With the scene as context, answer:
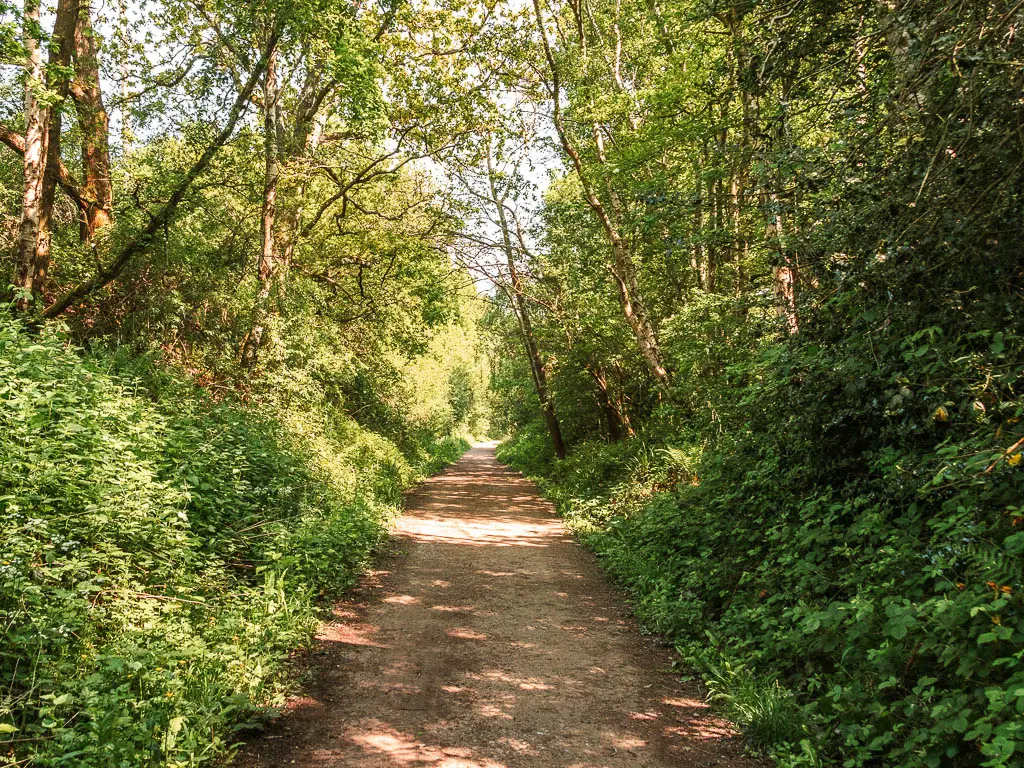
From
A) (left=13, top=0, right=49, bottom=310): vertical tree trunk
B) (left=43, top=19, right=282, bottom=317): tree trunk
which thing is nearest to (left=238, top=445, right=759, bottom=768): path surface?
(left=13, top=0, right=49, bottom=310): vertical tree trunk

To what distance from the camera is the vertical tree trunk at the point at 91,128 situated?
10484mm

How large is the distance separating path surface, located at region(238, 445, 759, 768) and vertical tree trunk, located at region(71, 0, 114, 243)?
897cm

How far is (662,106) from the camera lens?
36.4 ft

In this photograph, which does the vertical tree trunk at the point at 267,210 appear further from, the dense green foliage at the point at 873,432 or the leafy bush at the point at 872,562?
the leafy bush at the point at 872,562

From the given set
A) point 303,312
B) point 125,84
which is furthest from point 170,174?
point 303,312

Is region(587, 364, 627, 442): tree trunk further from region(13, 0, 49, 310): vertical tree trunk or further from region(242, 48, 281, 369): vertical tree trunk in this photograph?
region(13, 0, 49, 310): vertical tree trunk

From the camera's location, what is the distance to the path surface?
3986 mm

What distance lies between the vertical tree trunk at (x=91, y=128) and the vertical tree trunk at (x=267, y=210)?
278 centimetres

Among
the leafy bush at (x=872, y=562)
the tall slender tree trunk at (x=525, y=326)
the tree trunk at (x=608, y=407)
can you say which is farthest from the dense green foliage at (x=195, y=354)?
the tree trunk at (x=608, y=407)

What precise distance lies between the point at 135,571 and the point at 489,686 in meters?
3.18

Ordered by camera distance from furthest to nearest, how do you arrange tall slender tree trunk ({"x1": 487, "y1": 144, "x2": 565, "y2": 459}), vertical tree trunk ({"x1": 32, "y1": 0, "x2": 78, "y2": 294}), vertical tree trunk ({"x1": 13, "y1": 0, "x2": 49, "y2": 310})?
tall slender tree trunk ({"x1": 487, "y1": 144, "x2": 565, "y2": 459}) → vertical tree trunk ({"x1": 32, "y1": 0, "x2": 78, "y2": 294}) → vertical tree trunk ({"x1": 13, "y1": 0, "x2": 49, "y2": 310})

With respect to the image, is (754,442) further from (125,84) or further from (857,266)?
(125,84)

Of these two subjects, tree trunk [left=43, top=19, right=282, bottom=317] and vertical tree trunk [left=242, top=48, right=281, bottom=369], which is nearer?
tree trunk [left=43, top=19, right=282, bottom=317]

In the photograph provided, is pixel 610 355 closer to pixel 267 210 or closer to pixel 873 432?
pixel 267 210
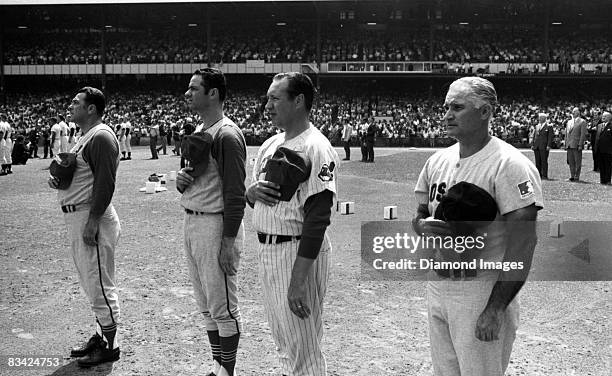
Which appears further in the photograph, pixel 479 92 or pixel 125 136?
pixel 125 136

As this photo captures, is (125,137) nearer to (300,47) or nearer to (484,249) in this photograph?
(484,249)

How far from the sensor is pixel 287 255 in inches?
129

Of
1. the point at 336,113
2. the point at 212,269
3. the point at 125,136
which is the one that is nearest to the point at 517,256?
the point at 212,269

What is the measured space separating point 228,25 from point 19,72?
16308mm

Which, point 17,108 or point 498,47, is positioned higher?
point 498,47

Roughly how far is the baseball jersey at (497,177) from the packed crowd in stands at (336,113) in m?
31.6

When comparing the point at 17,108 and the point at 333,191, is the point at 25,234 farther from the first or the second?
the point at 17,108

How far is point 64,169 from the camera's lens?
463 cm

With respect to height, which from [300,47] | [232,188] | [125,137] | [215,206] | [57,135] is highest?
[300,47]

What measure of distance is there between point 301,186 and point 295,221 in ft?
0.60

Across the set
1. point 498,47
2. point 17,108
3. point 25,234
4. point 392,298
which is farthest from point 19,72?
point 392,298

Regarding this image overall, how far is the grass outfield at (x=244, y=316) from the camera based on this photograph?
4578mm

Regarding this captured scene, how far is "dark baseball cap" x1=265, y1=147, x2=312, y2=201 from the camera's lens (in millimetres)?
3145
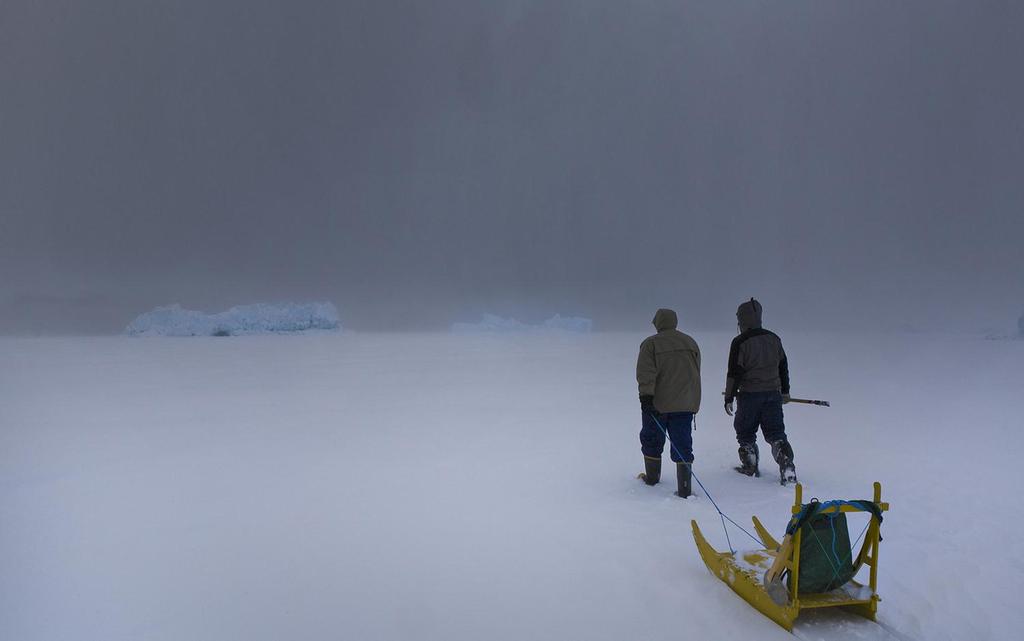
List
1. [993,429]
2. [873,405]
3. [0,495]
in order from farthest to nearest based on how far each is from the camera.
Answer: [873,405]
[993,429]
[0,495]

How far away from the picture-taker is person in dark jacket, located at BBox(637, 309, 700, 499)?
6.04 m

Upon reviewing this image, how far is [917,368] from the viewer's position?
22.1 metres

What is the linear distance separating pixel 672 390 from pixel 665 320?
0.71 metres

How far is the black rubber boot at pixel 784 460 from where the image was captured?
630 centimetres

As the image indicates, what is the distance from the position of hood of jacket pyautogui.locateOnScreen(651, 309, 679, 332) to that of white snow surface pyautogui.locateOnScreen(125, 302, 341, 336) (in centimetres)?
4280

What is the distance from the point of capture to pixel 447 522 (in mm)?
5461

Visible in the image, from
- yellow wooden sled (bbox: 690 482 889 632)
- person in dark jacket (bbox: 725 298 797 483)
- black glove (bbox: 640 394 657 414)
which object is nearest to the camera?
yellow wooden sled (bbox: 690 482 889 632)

TASK DESCRIPTION: Output exactly the lines between the one containing "How far is the black" and the final line above, both inclusive.

FINISHED TASK:
How far is the black rubber boot at pixel 784 460 from where the image was captured?
630 centimetres

As the image indicates, what is the distance from the position of hood of jacket pyautogui.locateOnScreen(651, 309, 679, 332) to that of white snow surface pyautogui.locateOnScreen(125, 302, 341, 336) (in centimetres)?
4280

What is the distance from the point of capture to pixel 447 522 (in mm)?
5461

Visible in the image, from
- yellow wooden sled (bbox: 690 482 889 632)
- person in dark jacket (bbox: 725 298 797 483)
- black glove (bbox: 640 394 657 414)
which object is nearest to the camera?
yellow wooden sled (bbox: 690 482 889 632)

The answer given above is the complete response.